To manipulate translational (inertial) and net (gravitoinertial) linear acceleration (Angelaki et al., 2004; Meng et al., 2007; Yakusheva et al., 2007), four stimuli were delivered: translation only, tilt only or combined translation and tilt (“tilt-translation” and “tilt+translation”). The tilt stimulus consisted of a 0.5 Hz sinusoidal rotation from an upright position with peak amplitude of ±11.5°. This stimulus causes reorientation of the head relative to gravity, such that otolith afferents are stimulated by a ±0.2 G linear acceleration component in the head-horizontal plane. The amplitude of translation was then adjusted to match that induced by the head tilt (±0.2 G, resulting in a displacement of ±20 cm). During combined tilt and translation, the translational and gravitational accelerations combine in either an additive or subtractive manner, depending on the relative phase of the two stimuli. As a result, the net gravitoinertial acceleration in the horizontal plane either doubled (tilt+translation) or was nearly zero (tilt-translation), even though the actual translation remained the same. Each cell was tested at two orientations, θ = 0° and θ = 90°, corresponding to lateral motion/roll tilt and forward/backward motion/pitch tilt, respectively. Whenever single cell isolation was maintained, lateral and forward/backward translations were also delivered at different frequencies: 0.3 Hz (±0.1 G), 1 Hz (±0.2 G), and 2 Hz (±0.3 G).
In addition to pitch and roll tilts (which activate both otolith and semicircular canal afferents), neurons were also tested during rotations (0.5 Hz, ±10°) about an earth-vertical axis (EVR). Such rotations do not change head orientation relative to gravity, thus they activate exclusively semicircular canal (but not otolith) afferents. First, yaw (left-right) rotation was delivered with the animals seated upright. Next, to test vertical canal activation during EVR, the same motion was also delivered with the animal statically tilted: pitched 45° nose-up/down (stimulating a plane half-way between yaw and roll) and/or rolled 45° right/left ear-down (stimulating a plane half-way between yaw and pitch).
These data, collected during EVR (thus activating only the semicircular canals), were then used to compare with pitch/roll tilt responses (which activate both otolith organs and semicircular canals) and quantitatively test the hypothesis that rotation responses in MSTd do not depend on spatial orientation relative to gravity.

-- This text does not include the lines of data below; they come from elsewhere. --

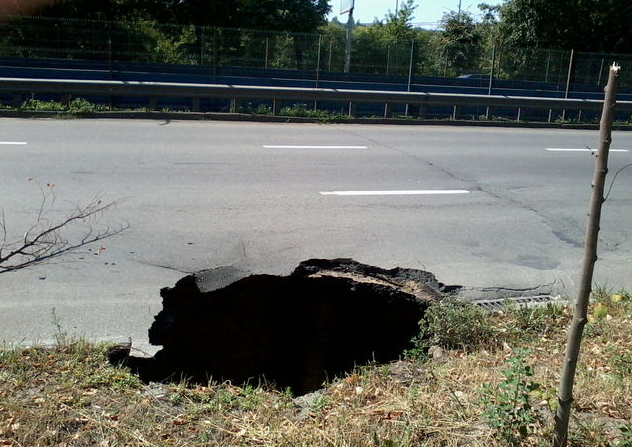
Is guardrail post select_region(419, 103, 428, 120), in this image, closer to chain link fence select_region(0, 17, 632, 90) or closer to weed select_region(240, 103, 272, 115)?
chain link fence select_region(0, 17, 632, 90)

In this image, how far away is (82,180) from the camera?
8523mm

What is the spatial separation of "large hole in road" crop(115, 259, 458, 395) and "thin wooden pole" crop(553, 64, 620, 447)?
2153mm

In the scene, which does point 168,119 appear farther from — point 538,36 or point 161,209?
point 538,36

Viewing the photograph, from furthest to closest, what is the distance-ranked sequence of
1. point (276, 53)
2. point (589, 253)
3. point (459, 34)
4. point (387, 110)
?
1. point (459, 34)
2. point (276, 53)
3. point (387, 110)
4. point (589, 253)

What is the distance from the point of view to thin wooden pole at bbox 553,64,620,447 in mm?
2504

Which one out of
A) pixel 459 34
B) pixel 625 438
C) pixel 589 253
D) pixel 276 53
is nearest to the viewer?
pixel 589 253

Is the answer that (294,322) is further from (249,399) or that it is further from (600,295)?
(600,295)

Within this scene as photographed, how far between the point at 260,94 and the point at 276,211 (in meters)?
A: 8.98

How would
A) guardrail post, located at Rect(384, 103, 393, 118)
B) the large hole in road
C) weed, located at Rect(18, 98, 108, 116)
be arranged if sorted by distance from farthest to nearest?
guardrail post, located at Rect(384, 103, 393, 118)
weed, located at Rect(18, 98, 108, 116)
the large hole in road

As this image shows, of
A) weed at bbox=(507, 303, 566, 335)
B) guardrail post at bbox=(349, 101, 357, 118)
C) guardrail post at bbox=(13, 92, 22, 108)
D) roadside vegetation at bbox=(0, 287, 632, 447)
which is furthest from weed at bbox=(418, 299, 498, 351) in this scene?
guardrail post at bbox=(13, 92, 22, 108)

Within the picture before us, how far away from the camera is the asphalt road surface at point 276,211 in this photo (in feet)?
17.6

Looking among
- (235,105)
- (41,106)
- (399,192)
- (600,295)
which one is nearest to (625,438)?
(600,295)

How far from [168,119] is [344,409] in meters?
12.8

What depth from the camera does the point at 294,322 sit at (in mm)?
5309
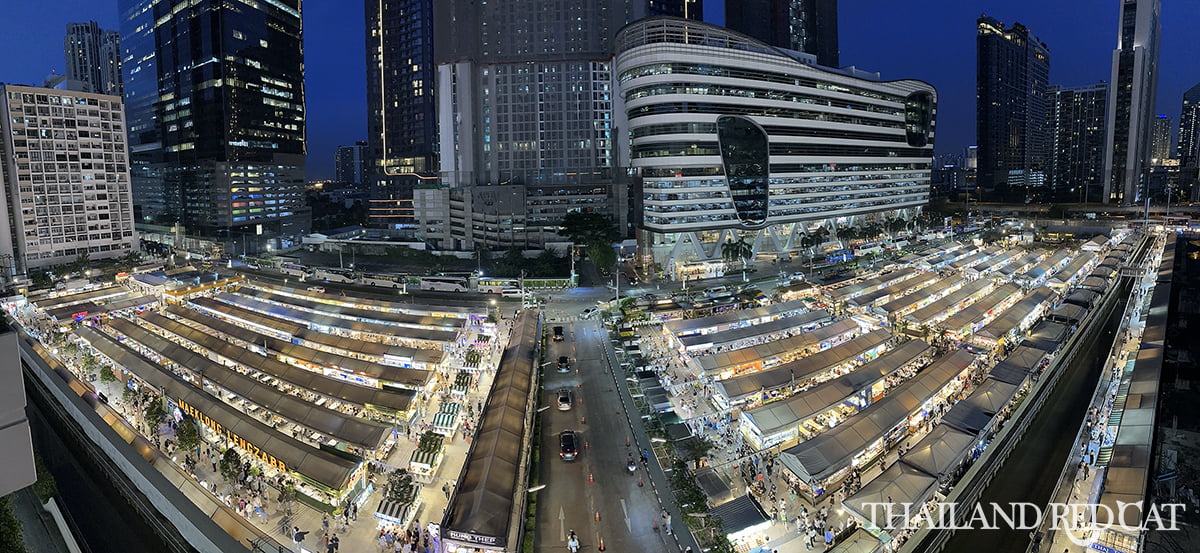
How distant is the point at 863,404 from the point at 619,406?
34.3ft

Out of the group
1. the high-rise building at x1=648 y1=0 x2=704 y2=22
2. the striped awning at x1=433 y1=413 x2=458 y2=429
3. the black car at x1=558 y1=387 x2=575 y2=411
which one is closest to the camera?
the striped awning at x1=433 y1=413 x2=458 y2=429

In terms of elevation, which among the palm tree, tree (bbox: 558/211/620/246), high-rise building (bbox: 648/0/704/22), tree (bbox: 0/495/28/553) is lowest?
tree (bbox: 0/495/28/553)

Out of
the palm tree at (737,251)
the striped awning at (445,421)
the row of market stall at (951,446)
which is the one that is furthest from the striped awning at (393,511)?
the palm tree at (737,251)

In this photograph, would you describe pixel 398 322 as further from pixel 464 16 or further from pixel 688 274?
pixel 464 16

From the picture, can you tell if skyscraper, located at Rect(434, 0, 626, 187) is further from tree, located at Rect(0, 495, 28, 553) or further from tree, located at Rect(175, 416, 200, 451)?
tree, located at Rect(0, 495, 28, 553)

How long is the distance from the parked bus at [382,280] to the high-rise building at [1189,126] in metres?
190

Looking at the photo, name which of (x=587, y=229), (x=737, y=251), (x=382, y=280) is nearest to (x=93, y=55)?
(x=382, y=280)

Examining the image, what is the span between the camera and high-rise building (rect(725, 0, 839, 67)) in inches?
4633

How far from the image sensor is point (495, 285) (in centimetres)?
5247

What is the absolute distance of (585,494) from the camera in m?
19.7

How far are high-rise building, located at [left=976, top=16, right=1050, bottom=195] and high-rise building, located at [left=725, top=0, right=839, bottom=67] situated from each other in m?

These comparisons represent the best way to test the canal- versus otolith-driven origin of the MSTd tilt responses (see Results): if earth-horizontal (tilt) and earth-vertical axis responses are identical, then they are gravity-independent and likely originate from the semicircular canals. On the other hand, if they are not identical, then we conclude that otolith-driven signals also contribute to the pitch/roll tilt modulation of MSTd cells. Note that we have used this experimental protocol previously in vestibular nuclei neurons: we found no correlation between the two, allowing us to conclude that some of the tilt responses arise from activation of the otolith organs (Dickman and Angelaki, 2002).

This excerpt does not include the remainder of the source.